Does anyone know some workaround to figure out of it? Some ways to chunk them?

Even if you process them in chunks, that doesn't change the fact that you still need to process 51147678087996754030802177970544480438468064475869982661835938489616123289060747953272372152619145127072123538190106624 elements. Even if you were able to process one element per CPU instruction (which is unrealistic, you will probably need dozens if not hundreds of instructions), and even if each instruction only takes one clock cycle (which is unrealistic, on current mainstream CPUs, each instruction takes multiple clock cycles), and even if you had a terahertz CPU (which is unrealistic, the fastest current CPUs top out at 5 GHz), and even if your CPU had a million cores (which is unrealistic, even GPUs only have a couple of thousand extremely simple cores), and even if your motherboard had a million sockets (which is unrealistic, mainstream motherboards only have a maximum of 4 sockets, and even the biggest supercomputers only have 10 million cores in total), and even if you had a million of those computers in a cluster, and even if you had a million of those clusters in a supercluster, and even if you had a million friends that also have a supercluster like this, it would still take you about 1621000000000000000000000000000000000000000000000000000000000000000000 years to iterate through them.

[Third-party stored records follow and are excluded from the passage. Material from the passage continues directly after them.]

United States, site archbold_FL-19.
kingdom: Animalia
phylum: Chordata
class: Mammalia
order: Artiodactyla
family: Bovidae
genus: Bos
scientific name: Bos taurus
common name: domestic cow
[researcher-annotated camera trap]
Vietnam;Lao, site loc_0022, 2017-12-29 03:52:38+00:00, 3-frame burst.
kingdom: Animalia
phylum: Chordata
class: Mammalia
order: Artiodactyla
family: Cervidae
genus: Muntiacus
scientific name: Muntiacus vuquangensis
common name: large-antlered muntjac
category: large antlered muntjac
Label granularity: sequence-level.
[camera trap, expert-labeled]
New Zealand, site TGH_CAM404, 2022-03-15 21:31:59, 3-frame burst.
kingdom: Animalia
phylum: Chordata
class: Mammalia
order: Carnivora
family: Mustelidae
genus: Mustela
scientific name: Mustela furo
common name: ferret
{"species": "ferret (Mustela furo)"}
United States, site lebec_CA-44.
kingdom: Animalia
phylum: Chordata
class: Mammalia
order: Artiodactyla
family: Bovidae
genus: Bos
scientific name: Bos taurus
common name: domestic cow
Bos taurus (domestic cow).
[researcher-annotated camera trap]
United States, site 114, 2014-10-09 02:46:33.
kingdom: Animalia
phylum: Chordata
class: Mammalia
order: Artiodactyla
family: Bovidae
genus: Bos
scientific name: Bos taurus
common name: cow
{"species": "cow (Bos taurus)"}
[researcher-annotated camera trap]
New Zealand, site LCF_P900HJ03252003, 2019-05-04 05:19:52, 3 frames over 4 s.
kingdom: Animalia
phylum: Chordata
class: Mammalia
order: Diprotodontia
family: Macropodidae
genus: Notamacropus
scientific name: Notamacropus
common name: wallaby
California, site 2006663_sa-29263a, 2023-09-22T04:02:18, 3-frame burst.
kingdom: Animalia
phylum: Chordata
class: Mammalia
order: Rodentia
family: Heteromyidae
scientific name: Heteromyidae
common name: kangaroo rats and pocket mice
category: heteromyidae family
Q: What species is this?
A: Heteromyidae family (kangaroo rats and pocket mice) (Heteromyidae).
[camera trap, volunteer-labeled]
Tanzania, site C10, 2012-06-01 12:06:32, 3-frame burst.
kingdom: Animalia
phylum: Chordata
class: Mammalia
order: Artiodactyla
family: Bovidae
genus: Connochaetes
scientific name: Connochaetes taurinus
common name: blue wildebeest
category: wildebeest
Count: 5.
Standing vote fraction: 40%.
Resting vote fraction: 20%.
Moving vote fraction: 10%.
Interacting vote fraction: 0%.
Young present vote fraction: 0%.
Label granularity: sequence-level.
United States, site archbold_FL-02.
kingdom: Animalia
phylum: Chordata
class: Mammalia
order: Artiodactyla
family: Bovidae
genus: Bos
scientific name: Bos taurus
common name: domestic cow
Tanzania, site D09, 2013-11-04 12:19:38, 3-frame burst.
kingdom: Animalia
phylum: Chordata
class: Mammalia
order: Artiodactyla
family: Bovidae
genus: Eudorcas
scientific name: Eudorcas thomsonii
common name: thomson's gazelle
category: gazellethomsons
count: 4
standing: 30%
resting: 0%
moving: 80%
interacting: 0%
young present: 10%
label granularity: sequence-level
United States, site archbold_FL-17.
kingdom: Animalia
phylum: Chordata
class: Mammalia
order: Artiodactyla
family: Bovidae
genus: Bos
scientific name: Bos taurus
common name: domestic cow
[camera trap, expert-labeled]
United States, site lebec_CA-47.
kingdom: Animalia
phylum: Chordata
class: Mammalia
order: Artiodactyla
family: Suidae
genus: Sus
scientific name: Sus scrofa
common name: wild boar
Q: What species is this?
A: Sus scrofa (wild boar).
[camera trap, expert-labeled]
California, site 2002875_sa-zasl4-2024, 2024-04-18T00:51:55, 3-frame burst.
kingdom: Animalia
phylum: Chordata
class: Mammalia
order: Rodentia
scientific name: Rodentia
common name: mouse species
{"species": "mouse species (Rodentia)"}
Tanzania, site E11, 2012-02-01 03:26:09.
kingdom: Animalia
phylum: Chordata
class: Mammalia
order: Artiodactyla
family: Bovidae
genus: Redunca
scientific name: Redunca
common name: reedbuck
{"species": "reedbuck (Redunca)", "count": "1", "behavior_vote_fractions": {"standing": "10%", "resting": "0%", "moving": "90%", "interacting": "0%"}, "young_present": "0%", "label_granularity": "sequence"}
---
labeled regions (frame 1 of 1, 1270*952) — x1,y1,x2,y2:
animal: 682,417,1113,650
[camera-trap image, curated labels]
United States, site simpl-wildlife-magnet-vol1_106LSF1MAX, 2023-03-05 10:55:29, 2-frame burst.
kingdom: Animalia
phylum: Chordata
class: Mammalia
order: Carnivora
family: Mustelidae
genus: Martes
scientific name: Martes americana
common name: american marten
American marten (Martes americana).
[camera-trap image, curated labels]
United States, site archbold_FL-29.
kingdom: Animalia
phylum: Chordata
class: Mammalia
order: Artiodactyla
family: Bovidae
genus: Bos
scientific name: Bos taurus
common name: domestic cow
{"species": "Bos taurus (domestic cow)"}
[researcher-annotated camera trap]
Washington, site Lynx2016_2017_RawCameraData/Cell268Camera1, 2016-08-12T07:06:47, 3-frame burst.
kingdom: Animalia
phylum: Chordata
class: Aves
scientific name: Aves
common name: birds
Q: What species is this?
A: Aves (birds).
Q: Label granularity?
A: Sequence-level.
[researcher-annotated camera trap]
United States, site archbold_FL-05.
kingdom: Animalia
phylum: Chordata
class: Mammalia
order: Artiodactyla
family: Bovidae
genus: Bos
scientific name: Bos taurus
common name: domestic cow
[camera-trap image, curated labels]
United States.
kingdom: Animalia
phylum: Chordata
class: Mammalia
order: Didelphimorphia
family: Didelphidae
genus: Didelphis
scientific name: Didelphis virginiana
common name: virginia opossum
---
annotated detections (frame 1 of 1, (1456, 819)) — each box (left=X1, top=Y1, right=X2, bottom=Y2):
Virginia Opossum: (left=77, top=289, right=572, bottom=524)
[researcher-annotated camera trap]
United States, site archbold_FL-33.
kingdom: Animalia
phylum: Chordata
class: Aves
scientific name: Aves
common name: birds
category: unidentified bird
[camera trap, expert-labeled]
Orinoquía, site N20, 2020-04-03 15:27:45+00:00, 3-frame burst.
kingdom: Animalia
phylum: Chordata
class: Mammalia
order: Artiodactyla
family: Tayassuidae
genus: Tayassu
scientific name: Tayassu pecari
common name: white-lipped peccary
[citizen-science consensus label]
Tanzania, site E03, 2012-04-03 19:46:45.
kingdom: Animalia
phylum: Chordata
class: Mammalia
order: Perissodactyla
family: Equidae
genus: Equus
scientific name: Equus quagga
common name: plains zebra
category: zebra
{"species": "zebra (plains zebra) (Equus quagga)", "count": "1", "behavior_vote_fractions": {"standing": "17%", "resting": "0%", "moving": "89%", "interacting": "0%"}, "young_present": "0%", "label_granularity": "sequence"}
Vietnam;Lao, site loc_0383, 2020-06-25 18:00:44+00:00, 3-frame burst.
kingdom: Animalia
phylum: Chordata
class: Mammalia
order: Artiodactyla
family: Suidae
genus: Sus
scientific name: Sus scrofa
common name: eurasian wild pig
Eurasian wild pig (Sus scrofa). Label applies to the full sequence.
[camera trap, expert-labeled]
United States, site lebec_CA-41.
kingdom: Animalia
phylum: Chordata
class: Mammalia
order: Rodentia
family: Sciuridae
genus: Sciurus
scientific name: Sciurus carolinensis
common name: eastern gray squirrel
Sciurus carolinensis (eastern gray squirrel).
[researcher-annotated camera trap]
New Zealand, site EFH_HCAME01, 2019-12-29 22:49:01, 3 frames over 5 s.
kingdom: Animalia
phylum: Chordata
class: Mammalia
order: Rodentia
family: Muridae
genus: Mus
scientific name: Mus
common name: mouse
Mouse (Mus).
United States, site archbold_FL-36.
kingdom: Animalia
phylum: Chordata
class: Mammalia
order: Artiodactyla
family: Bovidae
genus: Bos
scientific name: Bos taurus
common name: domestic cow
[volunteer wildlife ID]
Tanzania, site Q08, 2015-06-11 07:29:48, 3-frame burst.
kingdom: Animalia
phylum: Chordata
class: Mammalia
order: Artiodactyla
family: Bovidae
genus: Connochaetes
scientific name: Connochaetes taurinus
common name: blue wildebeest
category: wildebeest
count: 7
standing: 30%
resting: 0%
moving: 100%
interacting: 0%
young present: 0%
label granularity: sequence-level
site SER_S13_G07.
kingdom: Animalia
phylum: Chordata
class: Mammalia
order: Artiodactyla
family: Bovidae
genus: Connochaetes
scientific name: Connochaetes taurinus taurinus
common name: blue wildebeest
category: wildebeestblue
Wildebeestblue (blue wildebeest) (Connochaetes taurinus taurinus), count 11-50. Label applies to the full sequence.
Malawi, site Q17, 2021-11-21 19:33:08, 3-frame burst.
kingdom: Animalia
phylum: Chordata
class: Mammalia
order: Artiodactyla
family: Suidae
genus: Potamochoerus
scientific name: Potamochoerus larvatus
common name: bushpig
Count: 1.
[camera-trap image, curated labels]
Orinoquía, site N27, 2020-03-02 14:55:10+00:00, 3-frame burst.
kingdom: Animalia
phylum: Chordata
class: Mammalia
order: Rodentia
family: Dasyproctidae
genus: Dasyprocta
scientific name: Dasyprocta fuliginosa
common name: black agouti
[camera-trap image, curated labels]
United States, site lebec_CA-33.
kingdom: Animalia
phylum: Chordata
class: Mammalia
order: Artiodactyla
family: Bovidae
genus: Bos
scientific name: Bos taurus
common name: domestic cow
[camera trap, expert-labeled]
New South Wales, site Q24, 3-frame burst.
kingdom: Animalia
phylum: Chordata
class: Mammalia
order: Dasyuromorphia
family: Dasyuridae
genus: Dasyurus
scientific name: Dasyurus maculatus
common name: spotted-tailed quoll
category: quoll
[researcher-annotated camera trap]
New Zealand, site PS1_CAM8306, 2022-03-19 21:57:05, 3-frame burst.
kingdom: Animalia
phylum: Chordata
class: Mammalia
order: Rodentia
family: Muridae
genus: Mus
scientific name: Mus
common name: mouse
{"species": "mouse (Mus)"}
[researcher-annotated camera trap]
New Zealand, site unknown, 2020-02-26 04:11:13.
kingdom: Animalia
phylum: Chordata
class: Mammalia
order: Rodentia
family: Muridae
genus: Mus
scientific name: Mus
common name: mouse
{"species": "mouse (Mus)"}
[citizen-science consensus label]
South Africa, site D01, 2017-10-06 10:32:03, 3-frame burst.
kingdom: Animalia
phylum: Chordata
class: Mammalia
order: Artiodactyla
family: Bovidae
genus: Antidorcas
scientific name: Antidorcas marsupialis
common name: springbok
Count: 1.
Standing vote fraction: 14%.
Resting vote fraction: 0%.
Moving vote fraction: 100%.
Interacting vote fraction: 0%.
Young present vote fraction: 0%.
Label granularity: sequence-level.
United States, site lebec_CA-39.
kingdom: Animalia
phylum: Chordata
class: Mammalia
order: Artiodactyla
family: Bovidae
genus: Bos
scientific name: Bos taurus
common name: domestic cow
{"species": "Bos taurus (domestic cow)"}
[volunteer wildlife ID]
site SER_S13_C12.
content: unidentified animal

CodePudding user response:

Right, so as it is hopefully clear that this should not be attempted I'll take a risk and attempt solving your actual problem.

You've mentioned in the comments that you need this array for property testing - I'll take a massive leap of faith here and assume you want to test that every possible combination satisfies some conditions - and this is the mistake here, as the amount of possible combination is just... large...

Instead, you can test that some of the combinations works. You can easily generate a short, randomized list of combinations using:

Array.new(num) { DATASET.map(&:sample) }

Where num is a number of combinations you want to test. Note that there is a chance that some of the entries will be duplicated - but given your dataset size the chances would be comparable with colliding uuids and can be safely ignored.

Generating such a subset of possible solutions is much easier, faster and, most importantly, possible. Since the output is randomized, it will test slightly different combination on each run, so remember to have some randomization setup in your test suite if you want to be able to recreate failures.